Overview:

A few months ago, I was browsing the strange world of satellite products and services. Most SatTerms and routers have firmware readily available online (such as here or here). While flipping through various websites, I stumbled across RedPort, a company recently acquired by Pulsar International. I grabbed firmware for their most popular device, the wXa-223 and was able to unpack it with binwalk.
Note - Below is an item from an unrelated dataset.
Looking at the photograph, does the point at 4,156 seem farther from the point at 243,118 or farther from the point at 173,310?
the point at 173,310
Within 4 minutes, I had pre-auth RCE over LAN…I wish that was a joke.

Details:

The device has a web-server intended for management functionality and to serve as a GUI for texting / emailing over satellite comms. For authenticated endpoints, the check_auth PHP function is used as a guard:

function check_auth(){
 
	if(! isset($_SERVER['PHP_AUTH_USER'])){
        header('WWW-Authenticate: Basic realm="Private"');
        header('HTTP/1.0 401 Unauthorized');
        echo 'No Username Provided';
		exit;
 
	}
 
	$usr=$_SERVER['PHP_AUTH_USER'];
	$cmd = "perl -e '@a=getpwnam(\"$usr\");\$b=join(\",\",@a);print\$b'";
 
	$pwinfostr="";
	exec($cmd,$pwinfostr);
 
	// ... code continues ...
?>

So…yeah. Take the user-supplied username (PHP_AUTH_USER) and throw it right into a perl command. Then just…execute it.
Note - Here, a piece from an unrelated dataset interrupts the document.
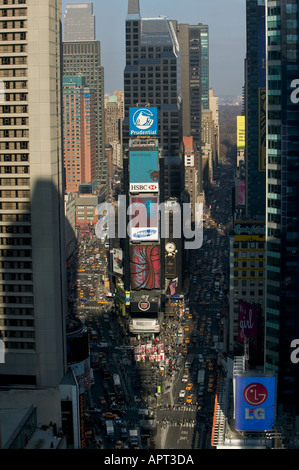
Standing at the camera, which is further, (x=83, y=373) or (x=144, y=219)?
(x=144, y=219)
We can escape the command string and then use netcat (included with busybox on the device) to launch a reverse shell

Oh what do you know…it also runs as root.

Disclosure:

This vulnerability was disclosed through 3 channels - a direct message to two employees as well as a filed support ticket. Each of these was followed-up on..twice. My business partner also called the office in Tennessee and was told to try back later…we were subsequently ghosted. ~7 total communication attempts over 90 days with a grand total of nada in response.

Soooo this is unpatched. I didn’t dig into the device any further (shortest project ever), but there is likely other low-hanging fruit and some juicier attack surfaces outside of the localw web-server.